WHAT IS REQUIRED
All the entries need to be quoted exactly, apart from the pictures, which you should drop.

--- START OF MATERIAL FOR THIS EXERCISE ---

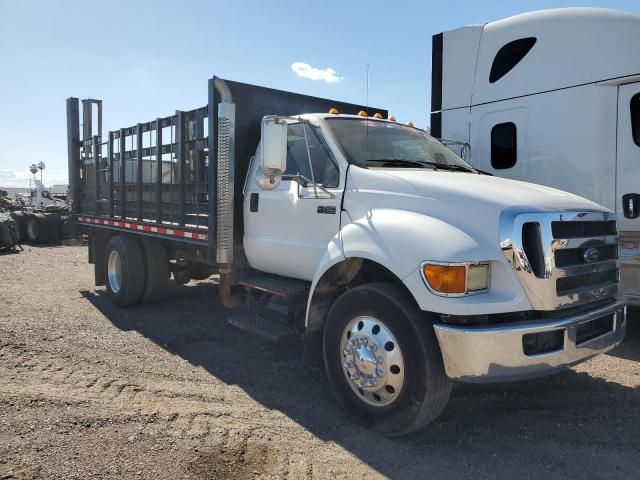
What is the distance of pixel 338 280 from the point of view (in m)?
4.09

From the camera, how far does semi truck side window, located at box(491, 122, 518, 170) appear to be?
6.32m

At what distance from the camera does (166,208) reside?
250 inches

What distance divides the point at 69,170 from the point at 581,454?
8.00 metres

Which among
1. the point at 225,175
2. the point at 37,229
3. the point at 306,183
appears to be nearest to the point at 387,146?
the point at 306,183

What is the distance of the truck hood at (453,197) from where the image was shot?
3318mm

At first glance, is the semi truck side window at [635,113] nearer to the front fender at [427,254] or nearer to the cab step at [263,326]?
the front fender at [427,254]

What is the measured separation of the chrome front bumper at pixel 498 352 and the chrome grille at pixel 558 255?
0.54ft

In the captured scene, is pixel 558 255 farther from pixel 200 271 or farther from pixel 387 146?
pixel 200 271

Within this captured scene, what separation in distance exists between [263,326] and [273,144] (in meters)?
1.72

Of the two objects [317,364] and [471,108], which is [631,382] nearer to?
[317,364]

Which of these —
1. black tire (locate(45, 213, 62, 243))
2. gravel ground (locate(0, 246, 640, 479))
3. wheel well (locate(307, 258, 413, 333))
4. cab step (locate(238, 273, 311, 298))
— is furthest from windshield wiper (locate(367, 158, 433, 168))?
black tire (locate(45, 213, 62, 243))

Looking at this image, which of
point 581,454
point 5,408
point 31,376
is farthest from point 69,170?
point 581,454

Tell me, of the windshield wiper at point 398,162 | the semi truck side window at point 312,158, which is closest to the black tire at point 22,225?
the semi truck side window at point 312,158

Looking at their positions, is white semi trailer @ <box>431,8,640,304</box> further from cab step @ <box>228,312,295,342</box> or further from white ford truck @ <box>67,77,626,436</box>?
cab step @ <box>228,312,295,342</box>
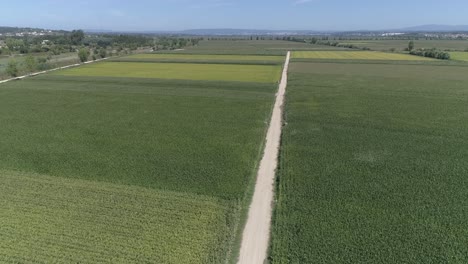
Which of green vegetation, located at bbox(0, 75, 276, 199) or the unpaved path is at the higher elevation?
green vegetation, located at bbox(0, 75, 276, 199)

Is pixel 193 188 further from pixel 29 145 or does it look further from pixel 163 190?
pixel 29 145

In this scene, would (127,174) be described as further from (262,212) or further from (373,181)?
(373,181)

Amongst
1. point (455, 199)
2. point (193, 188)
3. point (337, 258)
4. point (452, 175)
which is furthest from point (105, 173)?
point (452, 175)

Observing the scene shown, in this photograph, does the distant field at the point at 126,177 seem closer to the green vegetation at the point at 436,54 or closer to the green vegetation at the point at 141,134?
the green vegetation at the point at 141,134

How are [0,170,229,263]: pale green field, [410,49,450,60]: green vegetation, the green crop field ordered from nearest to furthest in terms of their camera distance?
[0,170,229,263]: pale green field
the green crop field
[410,49,450,60]: green vegetation

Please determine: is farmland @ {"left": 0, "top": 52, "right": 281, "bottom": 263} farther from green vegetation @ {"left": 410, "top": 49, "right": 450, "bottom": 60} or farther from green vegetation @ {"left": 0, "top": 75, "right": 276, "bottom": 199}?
green vegetation @ {"left": 410, "top": 49, "right": 450, "bottom": 60}

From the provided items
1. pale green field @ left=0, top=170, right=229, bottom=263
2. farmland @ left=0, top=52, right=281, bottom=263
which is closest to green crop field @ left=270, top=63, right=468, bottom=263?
farmland @ left=0, top=52, right=281, bottom=263

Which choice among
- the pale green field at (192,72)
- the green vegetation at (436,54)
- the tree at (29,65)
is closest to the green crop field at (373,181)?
the pale green field at (192,72)

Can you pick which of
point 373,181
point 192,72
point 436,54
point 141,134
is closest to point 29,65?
point 192,72
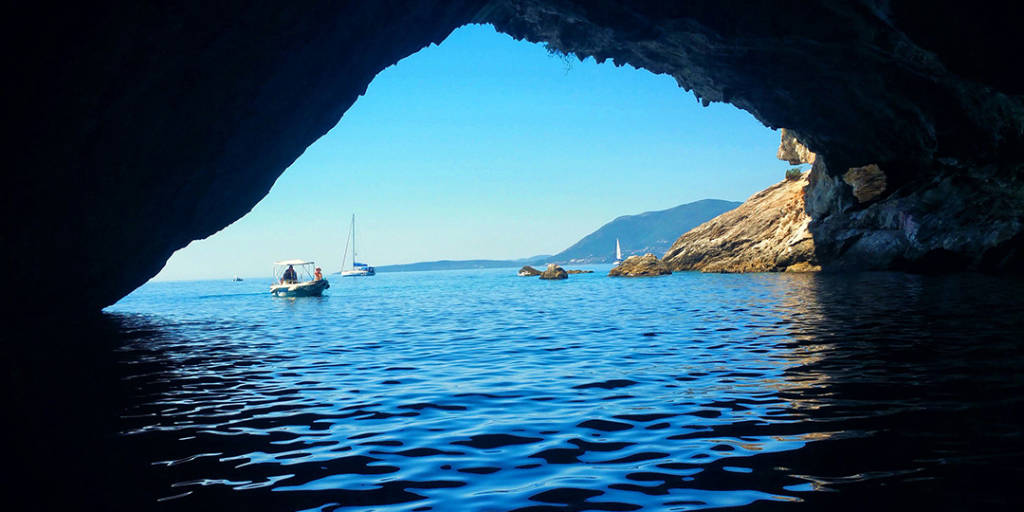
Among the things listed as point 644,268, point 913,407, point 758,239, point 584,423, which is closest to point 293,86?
point 584,423

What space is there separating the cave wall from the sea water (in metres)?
6.26

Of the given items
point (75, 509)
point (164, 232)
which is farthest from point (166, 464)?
→ point (164, 232)

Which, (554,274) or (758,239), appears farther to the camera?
(554,274)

--- END OF MATERIAL FOR THIS EXERCISE ---

FINISHED ANSWER
What is the distance of pixel 338 280 from the point of view (in m)?
4.09

From the camera, how far does semi truck side window, located at box(491, 122, 518, 170) appear to be?
6.32m

At what distance from the camera does (166,208) reside?
250 inches

What distance divides the point at 69,170 from the point at 581,454?
8.00 metres

Which among
1. the point at 225,175
2. the point at 37,229
3. the point at 306,183
appears to be nearest to the point at 387,146?
the point at 306,183

What is the distance of the truck hood at (453,197) from where the image was shot?
3318mm

At first glance, is the semi truck side window at [635,113] nearer to the front fender at [427,254] or nearer to the cab step at [263,326]?
the front fender at [427,254]

What is the measured separation of the chrome front bumper at pixel 498 352 and the chrome grille at pixel 558 255?
0.54ft

In the captured scene, is pixel 558 255 farther from pixel 200 271 or farther from pixel 387 146?
pixel 200 271

Within this captured scene, what separation in distance exists between [263,326] and [273,144] (in meters)?
1.72

Of the two objects [317,364] and [471,108], which is [631,382] nearer to?
[317,364]

Which of these —
1. black tire (locate(45, 213, 62, 243))
2. gravel ground (locate(0, 246, 640, 479))
3. wheel well (locate(307, 258, 413, 333))
4. cab step (locate(238, 273, 311, 298))
— is furthest from windshield wiper (locate(367, 158, 433, 168))?
black tire (locate(45, 213, 62, 243))

Looking at this image, which of
point 581,454
point 5,408
point 31,376
is farthest from point 69,170?
point 581,454

Tell me, of the windshield wiper at point 398,162 | the semi truck side window at point 312,158, which is closest to the black tire at point 22,225?
the semi truck side window at point 312,158

Looking at their positions, is white semi trailer @ <box>431,8,640,304</box> further from cab step @ <box>228,312,295,342</box> or further from white ford truck @ <box>67,77,626,436</box>?
cab step @ <box>228,312,295,342</box>
Which of green vegetation, located at bbox(0, 75, 276, 199) or the unpaved path is at the higher elevation?
green vegetation, located at bbox(0, 75, 276, 199)

Is pixel 193 188 further from pixel 29 145 or does it look further from pixel 163 190?
pixel 29 145

In this scene, would (127,174) be described as further from (262,212) or further from (373,181)?
(373,181)

Amongst
1. point (455, 199)
2. point (193, 188)
3. point (337, 258)
4. point (452, 175)
which is furthest from point (105, 173)?
point (452, 175)

Observing the scene shown, in this photograph, does the distant field at the point at 126,177 seem closer to the green vegetation at the point at 436,54 or closer to the green vegetation at the point at 141,134?
the green vegetation at the point at 141,134

How are [0,170,229,263]: pale green field, [410,49,450,60]: green vegetation, the green crop field ordered from nearest to furthest in terms of their camera distance?
[0,170,229,263]: pale green field
the green crop field
[410,49,450,60]: green vegetation

Please determine: is farmland @ {"left": 0, "top": 52, "right": 281, "bottom": 263} farther from green vegetation @ {"left": 410, "top": 49, "right": 450, "bottom": 60} or farther from green vegetation @ {"left": 0, "top": 75, "right": 276, "bottom": 199}?
green vegetation @ {"left": 410, "top": 49, "right": 450, "bottom": 60}

From the provided items
1. pale green field @ left=0, top=170, right=229, bottom=263
2. farmland @ left=0, top=52, right=281, bottom=263
which is closest to green crop field @ left=270, top=63, right=468, bottom=263?
farmland @ left=0, top=52, right=281, bottom=263

Which choice among
- the pale green field at (192,72)
- the green vegetation at (436,54)
- the tree at (29,65)
is closest to the green crop field at (373,181)?
the pale green field at (192,72)

Can you pick which of
point 373,181
point 192,72
point 436,54
point 141,134
is closest to point 29,65?
point 192,72
Among the things listed as point 644,268, point 913,407, point 758,239, point 584,423, which is closest to point 293,86?
point 584,423

What space is there separating the cave wall from the sea water (in metres)?
6.26

Of the given items
point (75, 509)
point (164, 232)
which is farthest from point (166, 464)?
→ point (164, 232)

Which, (554,274) or (758,239), appears farther to the camera?
(554,274)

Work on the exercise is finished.